* **BRANO DI TESTO**
____________

Avevo sentito parlare di
questa trattoria per la qualità della sua cucina e per la genuinità garantita
delle materie prime che utilizza, ma quello che mi ha spinto a conoscerla è
stato il lessico narrativo con cui mi hanno invitato: “Ti racconto il
territorio con i sapori”. Una presentazione ambiziosa trattandosi di un’isola
profusamente narrata nel corso della storia. È molto probabile che Ischia fosse
l’isola dei Feaci dell’Odissea; è stata il primo insediamento della Magna
Grecia; al largo delle sue coste è passato san Paolo prima di attraccare a
Pozzuoli; il Castello Aragonese, quasi simbolo dell’isola, ricorda la sua
storia a partire dalla dominazione di Siracusa nel secolo V a.C., e prima della
dominazione degli spagnoli passarono di lì partenopei, visigoti, vandali,
ostrogoti, arabi, normanni, svevi; a Casamicciola Ibsen scrisse il Peer Gynt...

____________

* **ESTRATTO DEL DATASET**
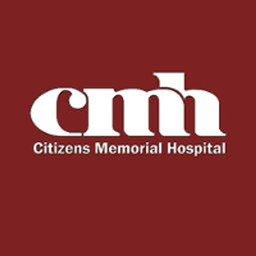 Company logo Citizens Memorial Healthcare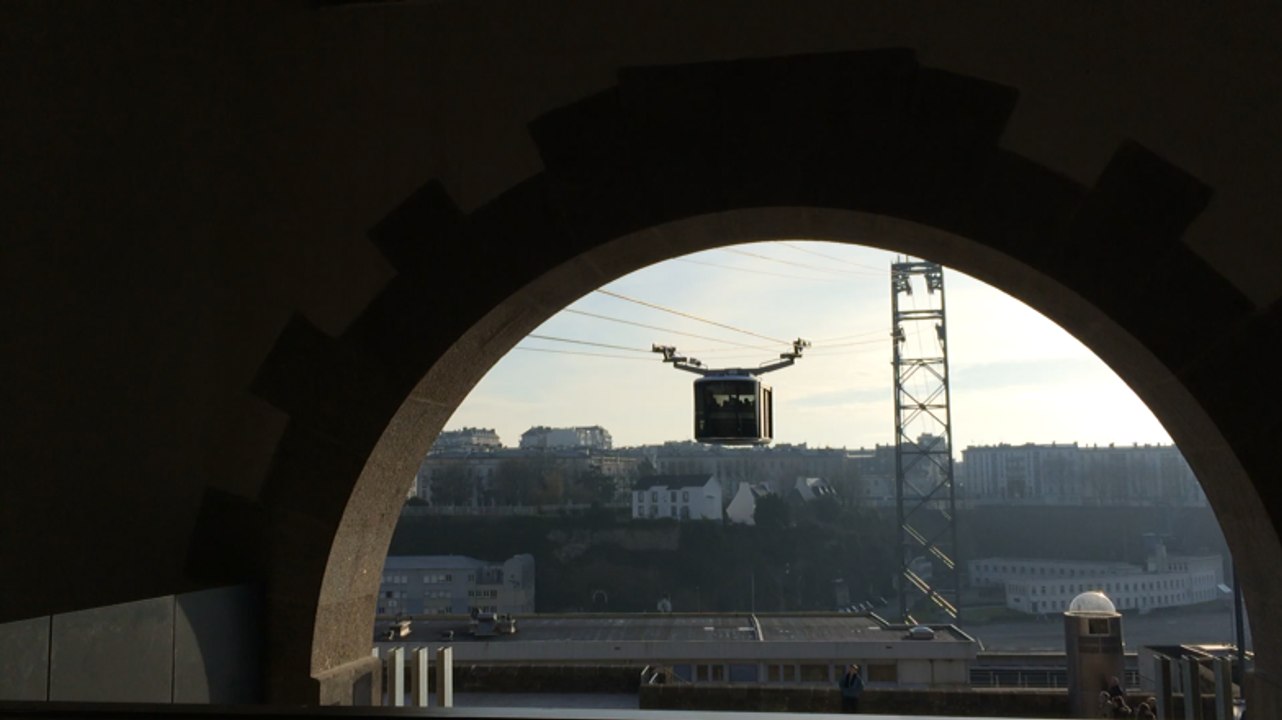 Lancement de "Tous aux Capucins" à Brest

____________

* **DOMANDE**
(a) Elenca tutti i popoli che, secondo il brano su Ischia, passarono per l'isola prima della dominazione degli spagnoli.
(b) Nel brano su Ischia, perché la presentazione "Ti racconto il territorio con i sapori" viene definita ambiziosa? Rispondi in una o due frasi.
(c) Prosegui il brano sulla trattoria di Ischia a partire dall'ultima frase riportata.
L'elenco non serve per svolgere gli esercizi.

* **SOLUZIONI DEGLI ESERCIZI**
(a) Partenopei, visigoti, vandali, ostrogoti, arabi, normanni, svevi.

(b) È ambiziosa perché riguarda un'isola già raccontata in abbondanza nel corso della storia.

(c)
Se qualcuno vuole ingerire
lì un hot dog con Coca-Cola ha tutta la mia comprensione, la stessa che mi
sforzai di avere con chi una volta chiese a un mariachi[1] di suonare El
porompompero[2].
Peccato che la comprensione non basti a risanare un contatto vitale mancato.
Quella persona, compresa e compatita, resterà ignara di ciò che è la musica di mariachi,
così come quell’altra non sarà mai stata a Ischia, se non per le coordinate di
longitudine e latitudine. Non avrà vissuto la condizione di “isola di terra”
grazie alla quale Ischia annovera tra le sue tradizioni il coniglio e le
lumache, né avrà sintonizzato il palato con la terra su cui mise piede,
attraverso i prodotti che essa offre rigogliosa: ciò che fa sì che, quando il
chef ha bisogno di un’erba, chieda a sua madre di andarla a cercare sul monte.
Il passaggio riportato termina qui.